“Barbenheimer” might be good for theaters, but it’s bringing out all sorts of wildly disrespectful moviegoers in the process.
You can just go on social media and read user complaints about the terrible experiences that they’ve had recently, with lots of people taking photos and continuing to use their phones during a movie.
A Wall Street Journal article ponders the lack of etiquette these days in movie theaters. The industry is already struggling to sell movie tickets, and the last thing it needs is for people to be turned off by the experience, but that’s what’s happening.
Many attendees are forgetting the cardinal rule: Never take out a phone during the film. Instead, people are picking out selfies to post, scrolling during dull moments, even taking pictures of the screen—with the flash on. The cinephiles sitting next to them have to decide whether to keep quiet or make an even bigger scene.
During the last three years, the pandemic forced studios to stream much of their new content. An incalculable number of moviegoers realized just how much more comfortable, and less headache-inducing, it was to watch a movie at home than to go to the local cineplex.
You can now just stay in, save money, and not endure any of the annoyances that come with watching a movie in public — who wants someone texting and talking right next to them during a movie?
It’s not just at multiplexes. Film festivals are also starting to be affected by phone-obsessed attendees. Even at an event as cinematically religious as Cannes, I’ve had to tell people to turn their phones off. Sundance, Toronto and Venice have also been inflicted with this problem.
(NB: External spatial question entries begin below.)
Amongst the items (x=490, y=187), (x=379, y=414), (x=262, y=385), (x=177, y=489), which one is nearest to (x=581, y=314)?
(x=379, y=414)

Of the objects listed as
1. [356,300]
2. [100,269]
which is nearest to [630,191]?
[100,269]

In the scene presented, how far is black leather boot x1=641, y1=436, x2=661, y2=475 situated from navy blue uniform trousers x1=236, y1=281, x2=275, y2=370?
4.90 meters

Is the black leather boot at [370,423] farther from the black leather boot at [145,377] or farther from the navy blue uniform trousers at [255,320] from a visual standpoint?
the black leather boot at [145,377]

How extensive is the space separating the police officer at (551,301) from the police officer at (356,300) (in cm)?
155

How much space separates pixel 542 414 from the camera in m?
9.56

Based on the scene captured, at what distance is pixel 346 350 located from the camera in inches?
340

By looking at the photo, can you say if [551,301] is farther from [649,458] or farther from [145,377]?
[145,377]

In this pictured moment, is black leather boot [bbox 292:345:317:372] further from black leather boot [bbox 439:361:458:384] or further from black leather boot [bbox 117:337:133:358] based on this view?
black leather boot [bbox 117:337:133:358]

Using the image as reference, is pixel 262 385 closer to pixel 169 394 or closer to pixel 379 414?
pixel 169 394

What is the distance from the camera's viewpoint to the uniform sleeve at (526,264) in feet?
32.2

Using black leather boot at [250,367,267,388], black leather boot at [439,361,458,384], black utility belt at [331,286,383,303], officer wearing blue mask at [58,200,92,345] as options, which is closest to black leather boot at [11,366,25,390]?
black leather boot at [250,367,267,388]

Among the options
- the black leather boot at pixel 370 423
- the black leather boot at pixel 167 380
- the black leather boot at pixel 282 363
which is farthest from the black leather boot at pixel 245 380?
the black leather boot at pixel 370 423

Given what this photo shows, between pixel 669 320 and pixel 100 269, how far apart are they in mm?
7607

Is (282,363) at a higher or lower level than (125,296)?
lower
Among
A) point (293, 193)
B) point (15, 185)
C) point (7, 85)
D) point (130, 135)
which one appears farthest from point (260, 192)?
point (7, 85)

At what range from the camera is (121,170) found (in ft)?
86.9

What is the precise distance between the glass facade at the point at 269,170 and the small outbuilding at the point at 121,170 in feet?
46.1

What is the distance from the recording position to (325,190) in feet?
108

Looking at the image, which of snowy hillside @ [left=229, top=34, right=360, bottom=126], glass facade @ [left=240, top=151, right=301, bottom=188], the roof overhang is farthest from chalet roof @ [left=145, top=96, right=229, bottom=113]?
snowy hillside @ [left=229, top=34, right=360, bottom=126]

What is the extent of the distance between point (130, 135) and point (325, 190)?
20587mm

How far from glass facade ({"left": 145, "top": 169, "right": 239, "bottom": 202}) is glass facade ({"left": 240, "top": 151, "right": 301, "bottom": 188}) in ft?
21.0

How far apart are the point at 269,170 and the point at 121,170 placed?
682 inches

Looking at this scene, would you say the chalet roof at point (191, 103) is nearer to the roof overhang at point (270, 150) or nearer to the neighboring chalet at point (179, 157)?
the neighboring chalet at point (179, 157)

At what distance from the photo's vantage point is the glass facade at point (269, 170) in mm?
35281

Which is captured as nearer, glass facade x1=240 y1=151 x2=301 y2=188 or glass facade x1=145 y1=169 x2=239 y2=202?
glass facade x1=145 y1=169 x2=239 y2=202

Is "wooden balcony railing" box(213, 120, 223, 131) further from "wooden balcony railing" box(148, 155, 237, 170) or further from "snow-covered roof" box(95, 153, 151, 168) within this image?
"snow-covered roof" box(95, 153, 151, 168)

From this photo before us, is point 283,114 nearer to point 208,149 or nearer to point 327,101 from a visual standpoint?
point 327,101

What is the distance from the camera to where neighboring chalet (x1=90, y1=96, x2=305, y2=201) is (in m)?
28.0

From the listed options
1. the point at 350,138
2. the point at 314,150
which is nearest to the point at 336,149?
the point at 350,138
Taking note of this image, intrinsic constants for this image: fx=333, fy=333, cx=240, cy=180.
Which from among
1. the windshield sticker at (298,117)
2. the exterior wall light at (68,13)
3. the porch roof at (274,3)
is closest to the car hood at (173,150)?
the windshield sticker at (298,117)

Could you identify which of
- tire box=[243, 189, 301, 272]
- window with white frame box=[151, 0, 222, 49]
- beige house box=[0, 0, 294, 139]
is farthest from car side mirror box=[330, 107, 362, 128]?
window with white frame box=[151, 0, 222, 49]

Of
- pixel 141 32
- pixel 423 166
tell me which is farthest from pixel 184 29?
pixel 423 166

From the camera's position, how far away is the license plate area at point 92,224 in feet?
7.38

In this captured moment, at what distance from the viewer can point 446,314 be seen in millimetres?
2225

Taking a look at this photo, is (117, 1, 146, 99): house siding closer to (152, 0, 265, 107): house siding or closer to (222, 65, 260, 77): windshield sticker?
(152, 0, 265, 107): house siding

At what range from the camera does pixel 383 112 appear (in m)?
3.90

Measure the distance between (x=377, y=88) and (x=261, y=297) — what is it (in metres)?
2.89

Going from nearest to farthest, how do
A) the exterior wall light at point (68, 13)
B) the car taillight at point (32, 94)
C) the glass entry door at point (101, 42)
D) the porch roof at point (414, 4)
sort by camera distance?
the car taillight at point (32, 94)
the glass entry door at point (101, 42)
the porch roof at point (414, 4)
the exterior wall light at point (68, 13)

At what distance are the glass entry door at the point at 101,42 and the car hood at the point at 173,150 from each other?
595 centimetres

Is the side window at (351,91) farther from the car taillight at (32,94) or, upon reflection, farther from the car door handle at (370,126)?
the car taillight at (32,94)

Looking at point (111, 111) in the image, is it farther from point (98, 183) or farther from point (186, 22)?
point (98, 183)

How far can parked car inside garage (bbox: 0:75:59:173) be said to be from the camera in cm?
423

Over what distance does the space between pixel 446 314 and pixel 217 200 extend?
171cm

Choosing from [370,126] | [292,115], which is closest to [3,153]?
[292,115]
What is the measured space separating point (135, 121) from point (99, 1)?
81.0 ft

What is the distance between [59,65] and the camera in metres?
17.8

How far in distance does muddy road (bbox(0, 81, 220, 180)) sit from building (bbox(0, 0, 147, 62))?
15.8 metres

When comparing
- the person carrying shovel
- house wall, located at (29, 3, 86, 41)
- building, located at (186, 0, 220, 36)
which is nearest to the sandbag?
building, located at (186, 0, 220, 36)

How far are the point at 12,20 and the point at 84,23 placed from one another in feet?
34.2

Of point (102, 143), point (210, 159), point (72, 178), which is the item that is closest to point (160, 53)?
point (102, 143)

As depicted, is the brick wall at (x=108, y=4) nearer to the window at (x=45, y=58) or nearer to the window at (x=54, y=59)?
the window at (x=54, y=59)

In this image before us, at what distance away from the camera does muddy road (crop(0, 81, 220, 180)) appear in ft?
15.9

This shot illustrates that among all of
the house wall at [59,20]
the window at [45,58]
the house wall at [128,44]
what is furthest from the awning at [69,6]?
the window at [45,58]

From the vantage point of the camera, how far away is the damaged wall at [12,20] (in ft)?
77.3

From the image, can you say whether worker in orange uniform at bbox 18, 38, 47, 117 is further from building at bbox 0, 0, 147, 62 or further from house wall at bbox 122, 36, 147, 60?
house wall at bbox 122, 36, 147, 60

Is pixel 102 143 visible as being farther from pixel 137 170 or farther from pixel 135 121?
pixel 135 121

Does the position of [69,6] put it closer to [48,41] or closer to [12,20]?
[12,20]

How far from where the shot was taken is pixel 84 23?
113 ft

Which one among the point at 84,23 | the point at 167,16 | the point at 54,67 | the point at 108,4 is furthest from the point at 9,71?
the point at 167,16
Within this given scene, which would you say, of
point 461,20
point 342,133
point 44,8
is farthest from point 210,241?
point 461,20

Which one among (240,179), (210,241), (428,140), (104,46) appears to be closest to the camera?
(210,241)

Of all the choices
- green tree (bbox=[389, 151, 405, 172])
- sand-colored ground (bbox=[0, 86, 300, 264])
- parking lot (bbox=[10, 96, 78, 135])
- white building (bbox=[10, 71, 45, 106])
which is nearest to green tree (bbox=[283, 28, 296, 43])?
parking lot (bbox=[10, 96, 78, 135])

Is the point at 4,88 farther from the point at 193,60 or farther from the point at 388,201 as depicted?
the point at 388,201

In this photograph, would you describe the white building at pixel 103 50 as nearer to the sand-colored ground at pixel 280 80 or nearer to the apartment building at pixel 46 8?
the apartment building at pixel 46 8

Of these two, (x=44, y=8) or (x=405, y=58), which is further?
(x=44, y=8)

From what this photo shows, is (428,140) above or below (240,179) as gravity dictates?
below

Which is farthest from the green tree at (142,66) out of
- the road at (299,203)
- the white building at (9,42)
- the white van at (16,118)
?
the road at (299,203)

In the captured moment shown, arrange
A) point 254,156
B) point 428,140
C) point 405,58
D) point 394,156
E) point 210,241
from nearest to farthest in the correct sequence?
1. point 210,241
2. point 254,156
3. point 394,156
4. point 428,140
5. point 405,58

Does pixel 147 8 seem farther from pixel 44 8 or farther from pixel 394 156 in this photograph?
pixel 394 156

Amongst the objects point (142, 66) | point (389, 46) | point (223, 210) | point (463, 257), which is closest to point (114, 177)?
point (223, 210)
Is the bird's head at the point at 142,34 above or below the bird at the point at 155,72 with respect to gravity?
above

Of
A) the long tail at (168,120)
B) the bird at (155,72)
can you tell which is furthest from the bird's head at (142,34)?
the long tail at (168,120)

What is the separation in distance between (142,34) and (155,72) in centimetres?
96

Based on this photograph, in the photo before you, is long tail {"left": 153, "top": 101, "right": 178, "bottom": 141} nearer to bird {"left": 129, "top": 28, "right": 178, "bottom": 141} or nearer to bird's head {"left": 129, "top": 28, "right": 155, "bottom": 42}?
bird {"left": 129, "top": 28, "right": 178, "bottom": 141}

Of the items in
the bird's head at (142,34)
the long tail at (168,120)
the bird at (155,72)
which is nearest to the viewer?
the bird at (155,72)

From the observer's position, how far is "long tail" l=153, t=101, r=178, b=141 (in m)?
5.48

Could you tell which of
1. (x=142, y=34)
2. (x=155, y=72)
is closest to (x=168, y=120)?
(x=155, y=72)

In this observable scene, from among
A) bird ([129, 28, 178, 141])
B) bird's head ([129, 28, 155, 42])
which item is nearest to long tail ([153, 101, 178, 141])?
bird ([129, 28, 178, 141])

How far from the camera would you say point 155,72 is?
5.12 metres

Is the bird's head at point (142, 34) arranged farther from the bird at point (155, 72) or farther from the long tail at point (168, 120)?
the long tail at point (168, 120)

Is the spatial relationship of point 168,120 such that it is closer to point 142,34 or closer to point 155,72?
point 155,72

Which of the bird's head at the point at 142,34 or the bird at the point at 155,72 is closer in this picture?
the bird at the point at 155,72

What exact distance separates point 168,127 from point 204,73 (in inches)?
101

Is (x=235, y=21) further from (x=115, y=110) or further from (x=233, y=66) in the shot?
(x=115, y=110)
The WSJ piece calls the behavior the “concert-ification of movies.” I like that. In other words, moviegoing has turned into a lack of respect for the artist and those around you. Nowadays, entering a movie theatre is a bit like playing the lottery, you don’t really know what to expect and who will be sitting next to you.
There is no doubt in my mind that audiences are getting worse. The ease of streaming and smartphones has zapped people's attention spans. There seems to be a need and desire for people to “reset" themselves halfway through a movie by scrolling on their phones. Brains have become too dependent on devices.
I’ve even noticed some people on social media posting part of the movie they’re watching on their stories. I don’t understand why people pay to go see a movie if they don’t even care enough to watch it.
“It’s the first time I noticed that many people taking pictures of the screen during a movie,” a moviegoer tells WSJ.
When I decided to rewatch “Oppenheimer” last week, people were on their phones, having full on conversations with friends, and using flash photos/videos of the movie while it was screening. The movie theatre has become a living room with more and more people completely uninhibited in relation to the world around them.